Malignant hyperthermia (MH) is a clinical syndrome characterized by uncontrolled skeletal muscle metabolism. First defined in 1960 by Denborough and Lovell, it is classically “triggered” by volatile anesthetics and the depolarizing muscle relaxant succinylcholine in genetically susceptible individuals. MH is caused by uncontrolled calcium release in skeletal muscle cells as a result of abnormal function of the ryanodine receptor (RYR1). Diagnosis can be made clinically, by caffeine-halothane contracture testing of a muscle biopsy specimen, or by genetic testing. The caffeine-halothane test is very sensitive. However, it is invasive and expensive (about $800). Genetic testing for one of several known mutations of the RYR-1 genes is done via a simple blood test. Although it is not very sensitive, it is very specific and much less costly (about $200).

The overall incidence of MH-susceptible patients in the general population is hard to estimate, because it is a “cluster” disease. However, in 2005, there were 12 confirmed cases and an additional 10 probable cases in the United States, according to an official at the Malignant Hyperthermia Association of the United States (MHAUS).

MH can occur at any time during anesthesia or in the immediate postoperative period. It is the standard of care to ask every patient exposed to a triggering agent if he or she has a family history suspicious for MH (“Has a family member ever had a dangerous or unusual reaction to anesthesia? etc.”). Although it is a rare disease, it is an important one in terms of anesthetic practice—anesthesiologists are expected from a medical/legal standpoint to be able to recognize and treat MH even if they are seeing it for the first time.

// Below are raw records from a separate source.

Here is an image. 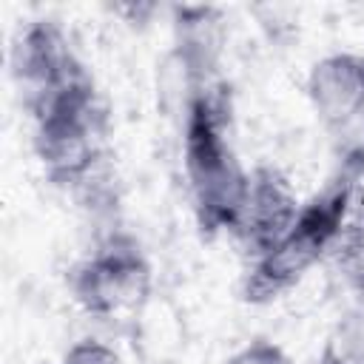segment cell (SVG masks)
Listing matches in <instances>:
<instances>
[{
    "mask_svg": "<svg viewBox=\"0 0 364 364\" xmlns=\"http://www.w3.org/2000/svg\"><path fill=\"white\" fill-rule=\"evenodd\" d=\"M364 168L361 154H350L327 185L301 202L293 228L279 245L256 256L242 279V299L250 304H270L293 290L321 259L330 256L338 233L350 222V205Z\"/></svg>",
    "mask_w": 364,
    "mask_h": 364,
    "instance_id": "obj_1",
    "label": "cell"
},
{
    "mask_svg": "<svg viewBox=\"0 0 364 364\" xmlns=\"http://www.w3.org/2000/svg\"><path fill=\"white\" fill-rule=\"evenodd\" d=\"M222 105L208 91H193L182 119V168L191 208L202 233H230L239 225L250 171L239 162Z\"/></svg>",
    "mask_w": 364,
    "mask_h": 364,
    "instance_id": "obj_2",
    "label": "cell"
},
{
    "mask_svg": "<svg viewBox=\"0 0 364 364\" xmlns=\"http://www.w3.org/2000/svg\"><path fill=\"white\" fill-rule=\"evenodd\" d=\"M102 136L105 119L91 77L77 80L34 114V156L57 185H74L91 173Z\"/></svg>",
    "mask_w": 364,
    "mask_h": 364,
    "instance_id": "obj_3",
    "label": "cell"
},
{
    "mask_svg": "<svg viewBox=\"0 0 364 364\" xmlns=\"http://www.w3.org/2000/svg\"><path fill=\"white\" fill-rule=\"evenodd\" d=\"M151 262L139 242L119 233L74 267L71 296L88 316L111 318L142 307L151 293Z\"/></svg>",
    "mask_w": 364,
    "mask_h": 364,
    "instance_id": "obj_4",
    "label": "cell"
},
{
    "mask_svg": "<svg viewBox=\"0 0 364 364\" xmlns=\"http://www.w3.org/2000/svg\"><path fill=\"white\" fill-rule=\"evenodd\" d=\"M11 74L31 117L60 91L88 77L65 34L51 20H31L26 28H20L11 46Z\"/></svg>",
    "mask_w": 364,
    "mask_h": 364,
    "instance_id": "obj_5",
    "label": "cell"
},
{
    "mask_svg": "<svg viewBox=\"0 0 364 364\" xmlns=\"http://www.w3.org/2000/svg\"><path fill=\"white\" fill-rule=\"evenodd\" d=\"M299 210H301V202H299L296 191L276 168L262 165V168L250 171L245 208H242L239 225L233 230V236L242 242L250 262L284 239V233L293 228Z\"/></svg>",
    "mask_w": 364,
    "mask_h": 364,
    "instance_id": "obj_6",
    "label": "cell"
},
{
    "mask_svg": "<svg viewBox=\"0 0 364 364\" xmlns=\"http://www.w3.org/2000/svg\"><path fill=\"white\" fill-rule=\"evenodd\" d=\"M304 91L316 119L338 134L364 117V54L330 51L318 57L304 80Z\"/></svg>",
    "mask_w": 364,
    "mask_h": 364,
    "instance_id": "obj_7",
    "label": "cell"
},
{
    "mask_svg": "<svg viewBox=\"0 0 364 364\" xmlns=\"http://www.w3.org/2000/svg\"><path fill=\"white\" fill-rule=\"evenodd\" d=\"M318 364H364V301L338 313L324 336Z\"/></svg>",
    "mask_w": 364,
    "mask_h": 364,
    "instance_id": "obj_8",
    "label": "cell"
},
{
    "mask_svg": "<svg viewBox=\"0 0 364 364\" xmlns=\"http://www.w3.org/2000/svg\"><path fill=\"white\" fill-rule=\"evenodd\" d=\"M333 276L355 296H364V222H347L330 250Z\"/></svg>",
    "mask_w": 364,
    "mask_h": 364,
    "instance_id": "obj_9",
    "label": "cell"
},
{
    "mask_svg": "<svg viewBox=\"0 0 364 364\" xmlns=\"http://www.w3.org/2000/svg\"><path fill=\"white\" fill-rule=\"evenodd\" d=\"M225 364H293V361L279 341L256 336V338L245 341L239 350H233L225 358Z\"/></svg>",
    "mask_w": 364,
    "mask_h": 364,
    "instance_id": "obj_10",
    "label": "cell"
},
{
    "mask_svg": "<svg viewBox=\"0 0 364 364\" xmlns=\"http://www.w3.org/2000/svg\"><path fill=\"white\" fill-rule=\"evenodd\" d=\"M57 364H122V358L114 347L100 338H80L63 353Z\"/></svg>",
    "mask_w": 364,
    "mask_h": 364,
    "instance_id": "obj_11",
    "label": "cell"
}]
</instances>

The most consistent indicator of potential MH is a large increase in end-tidal carbon dioxide. End tidal CO₂ can double or triple in minutes (although it may increase over hours). Masseter rigidity is another early sign, and tachycardia, arrhythmias, unstable or rising blood pressure, cyanosis and mottling, myoglobinuria, and tachypnea follow. Whole-body rigidity is a specific sign of MH and is seen in the limbs, abdomen, and chest if muscle relaxants have not been used. Respiratory and metabolic acidosis indicate fulminant MH and are typically followed by temperature elevation, a late sign. The temperature rise can be rapid and may exceed 43°C. Rhabdomyolysis
and disseminated intravascular coagulation (DIC) may also occur. Death is usually from cardiac arrest secondary to acidosis or hyperkalemia. In the dantrolene era, mortality from MH is less than 10%.